Nothing in the data may be altered; the answer is a verbatim copy of it.

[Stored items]
•••••

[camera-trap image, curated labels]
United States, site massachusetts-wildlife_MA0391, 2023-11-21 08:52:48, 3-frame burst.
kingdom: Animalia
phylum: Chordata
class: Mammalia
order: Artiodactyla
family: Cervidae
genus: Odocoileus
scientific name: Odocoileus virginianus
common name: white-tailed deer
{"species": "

•••••

Task output =>
[camera-trap image, curated labels]
United States, site massachusetts-wildlife_MA0391, 2023-11-21 08:52:48, 3-frame burst.
kingdom: Animalia
phylum: Chordata
class: Mammalia
order: Artiodactyla
family: Cervidae
genus: Odocoileus
scientific name: Odocoileus virginianus
common name: white-tailed deer
{"species": "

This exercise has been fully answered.